The organization raised money by selling memberships for $5 for a family. Funding also came from the Ontario Ministry of the Environment through an Environmental Youth Corps program.

Rails to Trails spent over a year conferring with the councils of cities, towns and townships (Fergus, Elora, Orton, Belwood, Erin, Hillsburgh and Cataract), as well as with Wellington, Dufferin and Peel counties and the Ministry of Natural Resources to promote the idea of the Elora-Cataract Trailway.

The project initially was intended to include a second trail running from Elora to Guelph along another decommissioned Canadian National Railway line, but that part of the plan was rejected. Nonetheless, money from Guelph helped to purchase trailway land.

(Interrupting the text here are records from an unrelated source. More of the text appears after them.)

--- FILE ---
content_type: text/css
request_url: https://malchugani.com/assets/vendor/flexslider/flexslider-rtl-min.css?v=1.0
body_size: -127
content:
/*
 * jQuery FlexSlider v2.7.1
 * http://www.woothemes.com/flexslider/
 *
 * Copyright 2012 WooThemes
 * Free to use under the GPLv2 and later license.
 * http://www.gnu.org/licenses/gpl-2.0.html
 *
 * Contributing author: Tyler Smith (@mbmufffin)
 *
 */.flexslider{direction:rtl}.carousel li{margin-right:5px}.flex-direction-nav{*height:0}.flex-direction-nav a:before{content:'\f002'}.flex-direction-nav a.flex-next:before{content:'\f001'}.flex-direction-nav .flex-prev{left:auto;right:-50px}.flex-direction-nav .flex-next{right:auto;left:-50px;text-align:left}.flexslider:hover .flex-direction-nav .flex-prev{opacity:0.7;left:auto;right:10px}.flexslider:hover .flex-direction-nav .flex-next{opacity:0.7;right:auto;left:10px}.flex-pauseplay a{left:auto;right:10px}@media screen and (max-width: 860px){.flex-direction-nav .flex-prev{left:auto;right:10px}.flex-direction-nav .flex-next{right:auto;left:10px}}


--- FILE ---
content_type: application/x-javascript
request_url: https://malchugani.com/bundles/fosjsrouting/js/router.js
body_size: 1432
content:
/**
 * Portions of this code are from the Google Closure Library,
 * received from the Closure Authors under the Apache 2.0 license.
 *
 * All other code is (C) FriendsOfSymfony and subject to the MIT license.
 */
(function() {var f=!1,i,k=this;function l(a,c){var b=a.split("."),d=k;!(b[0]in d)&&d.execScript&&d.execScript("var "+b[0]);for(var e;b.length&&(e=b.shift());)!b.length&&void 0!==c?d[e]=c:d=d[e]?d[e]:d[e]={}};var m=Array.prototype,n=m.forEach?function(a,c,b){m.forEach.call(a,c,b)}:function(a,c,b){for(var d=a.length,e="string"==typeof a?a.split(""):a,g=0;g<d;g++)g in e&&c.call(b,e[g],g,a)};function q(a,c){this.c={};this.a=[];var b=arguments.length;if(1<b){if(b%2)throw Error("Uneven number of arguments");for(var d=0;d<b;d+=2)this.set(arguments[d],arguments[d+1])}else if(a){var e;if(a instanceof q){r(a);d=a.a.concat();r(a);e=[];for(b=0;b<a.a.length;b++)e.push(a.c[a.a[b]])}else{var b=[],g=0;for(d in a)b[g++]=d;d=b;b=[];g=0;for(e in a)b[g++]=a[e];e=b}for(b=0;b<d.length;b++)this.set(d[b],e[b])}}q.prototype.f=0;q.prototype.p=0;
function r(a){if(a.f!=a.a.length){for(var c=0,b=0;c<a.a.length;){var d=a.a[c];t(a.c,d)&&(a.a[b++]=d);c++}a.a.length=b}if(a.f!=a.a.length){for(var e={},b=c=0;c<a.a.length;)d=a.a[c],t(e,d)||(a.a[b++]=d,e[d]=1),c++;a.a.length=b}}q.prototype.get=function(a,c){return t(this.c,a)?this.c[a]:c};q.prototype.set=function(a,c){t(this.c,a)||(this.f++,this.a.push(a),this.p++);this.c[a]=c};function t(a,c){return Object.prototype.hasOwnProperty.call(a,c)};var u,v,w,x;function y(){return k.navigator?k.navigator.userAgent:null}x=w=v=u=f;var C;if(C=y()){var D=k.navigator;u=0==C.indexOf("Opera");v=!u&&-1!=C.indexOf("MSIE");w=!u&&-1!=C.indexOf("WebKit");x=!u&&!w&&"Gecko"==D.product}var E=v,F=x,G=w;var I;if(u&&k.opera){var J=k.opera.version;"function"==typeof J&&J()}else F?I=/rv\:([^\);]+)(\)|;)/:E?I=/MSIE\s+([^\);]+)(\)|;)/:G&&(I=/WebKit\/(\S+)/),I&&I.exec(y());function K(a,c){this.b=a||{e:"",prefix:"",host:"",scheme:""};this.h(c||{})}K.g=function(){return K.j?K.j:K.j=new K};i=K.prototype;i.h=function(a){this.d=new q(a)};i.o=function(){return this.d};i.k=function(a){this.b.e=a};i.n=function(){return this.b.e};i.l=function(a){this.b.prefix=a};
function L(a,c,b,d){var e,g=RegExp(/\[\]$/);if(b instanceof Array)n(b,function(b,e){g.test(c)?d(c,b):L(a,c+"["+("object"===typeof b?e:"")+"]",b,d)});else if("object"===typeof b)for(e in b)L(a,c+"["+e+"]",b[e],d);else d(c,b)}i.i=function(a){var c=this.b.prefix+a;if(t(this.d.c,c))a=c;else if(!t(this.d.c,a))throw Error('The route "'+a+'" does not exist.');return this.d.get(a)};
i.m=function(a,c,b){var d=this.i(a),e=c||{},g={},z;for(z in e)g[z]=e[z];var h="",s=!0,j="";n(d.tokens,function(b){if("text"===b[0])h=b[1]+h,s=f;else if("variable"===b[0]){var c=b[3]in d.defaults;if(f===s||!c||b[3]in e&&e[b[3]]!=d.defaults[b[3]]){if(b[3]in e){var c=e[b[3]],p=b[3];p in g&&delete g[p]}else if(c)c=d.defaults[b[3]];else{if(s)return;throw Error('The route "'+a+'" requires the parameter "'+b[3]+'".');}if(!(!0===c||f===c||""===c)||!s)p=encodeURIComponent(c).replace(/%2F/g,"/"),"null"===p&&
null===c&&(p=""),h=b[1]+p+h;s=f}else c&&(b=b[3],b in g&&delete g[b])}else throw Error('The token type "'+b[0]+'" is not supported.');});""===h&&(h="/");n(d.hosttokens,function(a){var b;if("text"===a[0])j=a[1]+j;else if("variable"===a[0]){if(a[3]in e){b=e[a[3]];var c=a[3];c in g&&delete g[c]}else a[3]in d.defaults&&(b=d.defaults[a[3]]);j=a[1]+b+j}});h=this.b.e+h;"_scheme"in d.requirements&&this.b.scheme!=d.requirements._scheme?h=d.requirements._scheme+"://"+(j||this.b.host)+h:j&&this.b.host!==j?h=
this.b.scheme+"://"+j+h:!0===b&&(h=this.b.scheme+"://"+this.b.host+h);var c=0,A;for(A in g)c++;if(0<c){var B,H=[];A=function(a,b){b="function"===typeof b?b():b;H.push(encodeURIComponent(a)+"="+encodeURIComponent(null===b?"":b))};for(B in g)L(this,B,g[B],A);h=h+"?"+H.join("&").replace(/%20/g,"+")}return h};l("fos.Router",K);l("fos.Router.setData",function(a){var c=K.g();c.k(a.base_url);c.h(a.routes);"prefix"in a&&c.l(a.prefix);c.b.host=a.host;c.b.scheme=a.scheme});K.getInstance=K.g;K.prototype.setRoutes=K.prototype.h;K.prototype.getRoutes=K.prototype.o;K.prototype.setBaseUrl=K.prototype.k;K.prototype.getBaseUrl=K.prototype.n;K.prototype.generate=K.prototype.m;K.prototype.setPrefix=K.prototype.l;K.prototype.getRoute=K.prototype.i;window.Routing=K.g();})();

At the Rails to Trails annual general meeting in 1991, a committee was formed to raise public awareness and support for the project and arrange the purchase of the section of property between Elora and Fergus. There were numerous problems to solve. People who owned property adjacent to the proposed trailway had concerns about such things as noise, trash, vandalism, liability, privacy, and the effect on property values.

They had to be convinced the trailway would be clean, well-managed and effectively supervised.

The original plan had banned all motorized vehicles from the trailway, but modifications were made to allow responsible snowmobile organizations to use the part of the route between Fergus and Erin. Horseback riding would be permitted on the section between Fergus and Cataract.

After eight years of planning, organizing and hard work, an official opening celebration was held on May 26, 1996, at Hampton Barn in Belwood Lake Conservation Area.

There was still work to be done. Gates had to be erected at access points, and directional and regulation signage installed. Information kiosks would be installed at Elora, Fergus, Orton and Lake Belwood. The trail would be resurfaced with stone dust, and guard rails installed where necessary. There would also be parking lots,
bridges, safety features on the Shand Dam, and a new loop on the Elora-Fergus section.

In 1999, the Elora Cataract Trailway officially became part of the Trans Canada Trail System, linking up with the Caledon Trail at the village of Inglewood. For more than 30 years the trailway has taken local residents and visitors into some of the most beautiful the rolling countryside in Southern Ontario.

It is accessible all year, but is especially inviting during the warm days of summer.

Whether you are hiking or biking, remember that your journey is taking you down a line where the air was once filled with the rattle of steel wheels on rails and the blast of the locomotive’s whistle in the golden age of railroading.